__What the task requires__
Reproduce the part of the text on process stability monitoring starting at "Performance measures Our" and ending at "using trend graphs.".

* Begin Document segment *

Performance measures Our technology uses three measures of process stability and controller performance:
- time-weighted average deviation from set point (for controller PVs) or from medium-term average value (any analogue value);
- time-weighted average rate-of-change (any analogue value including controller PVs and controller outputs);
- time-weighted average amplitude (any analogue value including controller PVs and controller outputs).
Implementation The algorithms used to derive these measures can be implemented using the calculation and dynamic functions provided by most digital plant control systems and SCADA software packages. The results can be monitored using a ‘traffic lights’ type of display (green = normal, yellow = deteriorating, red = unacceptable) and can be analysed using trend graphs.
Data compression As these measures relate to stability and performance in the medium to long term, the results need only be transmitted to the remote monitoring location at a relatively low frequency, typically every 1 – 10 minutes. The data compression implicit in the algorithms is useful where bandwidth is restricted.
System requirements Real Time's stability and performance monitoring algorithms can be installed on any plant control or real-time monitoring system that supports basic arithmetic and dynamic operations. For remote monitoring, a means of transmitting the algorithm results for display, historisation and trending is also required. (The example on this sheet was created using the DeltaV distributed control system and DeltaV Web Server.)

* End Document segment *
* Begin Data lines *

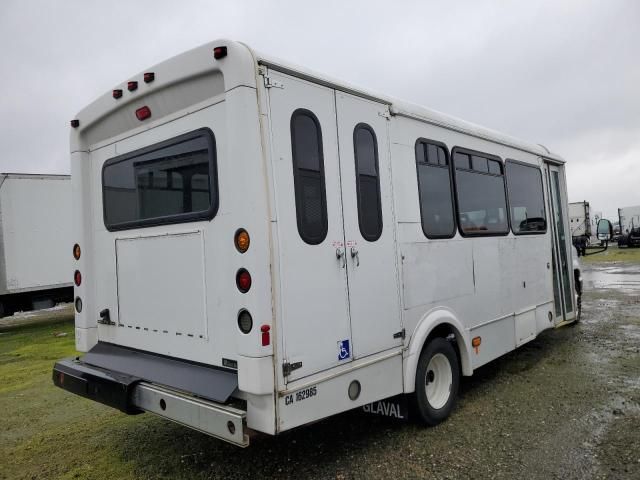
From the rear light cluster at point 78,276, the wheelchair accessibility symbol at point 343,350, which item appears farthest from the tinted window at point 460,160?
the rear light cluster at point 78,276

* End Data lines *

__Output below__
Performance measures Our technology uses three measures of process stability and controller performance:
- time-weighted average deviation from set point (for controller PVs) or from medium-term average value (any analogue value);
- time-weighted average rate-of-change (any analogue value including controller PVs and controller outputs);
- time-weighted average amplitude (any analogue value including controller PVs and controller outputs).
Implementation The algorithms used to derive these measures can be implemented using the calculation and dynamic functions provided by most digital plant control systems and SCADA software packages. The results can be monitored using a ‘traffic lights’ type of display (green = normal, yellow = deteriorating, red = unacceptable) and can be analysed using trend graphs.